*REQUEST A:*
In the JawaTeX essay, which three modes of transliteration does the web interface provide?
*REQUEST B:*
Write the next part of the JawaTeX essay, continuing after its final sentence.

*GIVEN TEXT:*
Javanese Characters Transliteration System Computer Science Essay

Published: November 9, 2015 Words: 2583

Transliteration is a substitution letter by letter from one alphabet to another, free from how to actually speak those characters or it can be called a letter substitution or transliteration. JawaTeX can run in both Linux or Windows by make minor change to source code. This transliteration model can add a number of TeX based transliterator. By developing JawaTeX class or style in TeX, then the Javanese characters are expexted to be equal with other etnic characters such as ArabTeX, ChinaTeX, dan ThaiTeX and are most likely to be recognized by the global community.

JawaTeX is developed using several methods, The Context Free Recursive Descent Parser for parsing, rule-based for patern spliting and Pattern Matching method for mapping into LaTeX class. This paper explain how JawaTeX work using web interface, the address of the site of JawaTeX can be found at http://jawatex.org. The results of Web based Latin to Javanese characters transliteration system are pdf document or figure that embedded on HTML.

The web transliteration provide 3 mode of transliteration: automatic mode, manual mode and embedded HTML. Automatic mode is done by uploading Latin text document that will be transliterated into pdf as result. The manual mode done by writing the input text on the HTML form, the result is also pdf document. The embedded HTML mode will transliterated the tex written in specific input format into figure on png format and inserted to HTML syntax.

Key words: web based transliteration, Javanese characters, embedded HTML, LaTeX, JawaTeX

Introduction

Javanese characters (script) is the second script used by approximately 71 million citizens of Yogyakarta, Central Java and East Java. But there was only very little effort to preserve it in the form of computer text (digital). In many other countries, the research has been done to develop character processing for their local culture. This paper is influenced by the research of Free Open Source Software Localization (FOSS) [3] to develop software based on where the software is built. According to The Localization Industry Standards Association (LISA), Localization encloses product building that is appropriate to target culture (region and language) where the poducts are sold [2]. ArabTeX is a system for computer based typesetting of texts in the Roman script, which may contain insertions in some right-to-left script as Arabic and Hebrew [6]. TeX/LaTeX based transliteration is a transliteration using TeX/LaTeX. Many researchers do some researches in TeX/LaTeX based on transliteration; such as ArabTeX by Klaus Lagally, ChinaTeX by Shujun Li and ThaiTeX by Manop Wongsaisuwan [11]. Metafont program is used to develop fonts that are used by ArabTeX [5].

*DATA EXTRACT:*

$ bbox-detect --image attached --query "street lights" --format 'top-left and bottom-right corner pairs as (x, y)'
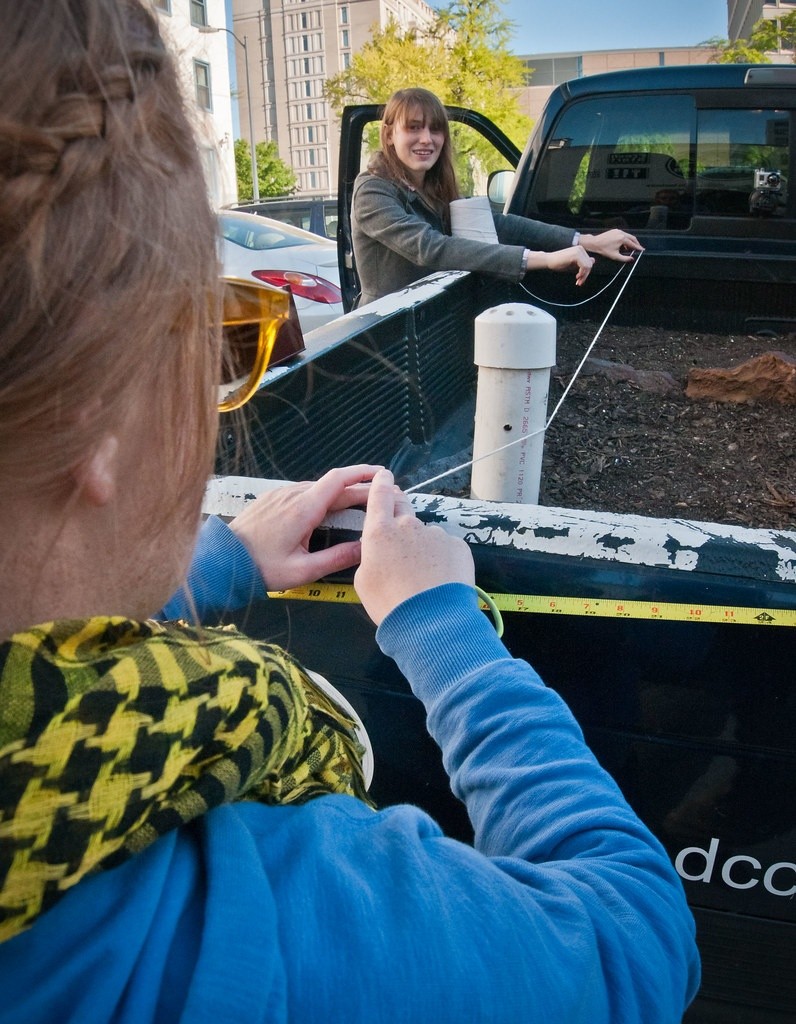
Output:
(199, 25), (261, 208)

*WRITTEN REPLY A:*
Automatic mode, manual mode, and embedded HTML.

*WRITTEN REPLY B:*
Until this research is written, there are three Latin-Javanese conversion program, namely Pallawa v 1.0, Hanacaraka v 1.0 and Carakan v 1.0.1. Several weaknesses from those three programs are the conversion result is not easy to be transliterated to other media or printed, not all programs can convert a text file and the result of conversion is not in accordance with the rule. In addition, not all Latin character writing can be transliterated to Javanese characters. There of them cannot written Javanese and Latin characters side by side and also can only be run in Microsoft Windows operating system.

JawaTeX

The development of JawaTex is intend to build transliteration model of Latin to Javanese hopefully can transliterate all possibility of caharcter variation on input document. inputc characters variation. The methods using in this transliteration are, The Context Free Recursive Descent, rule-based and Pattern Matching.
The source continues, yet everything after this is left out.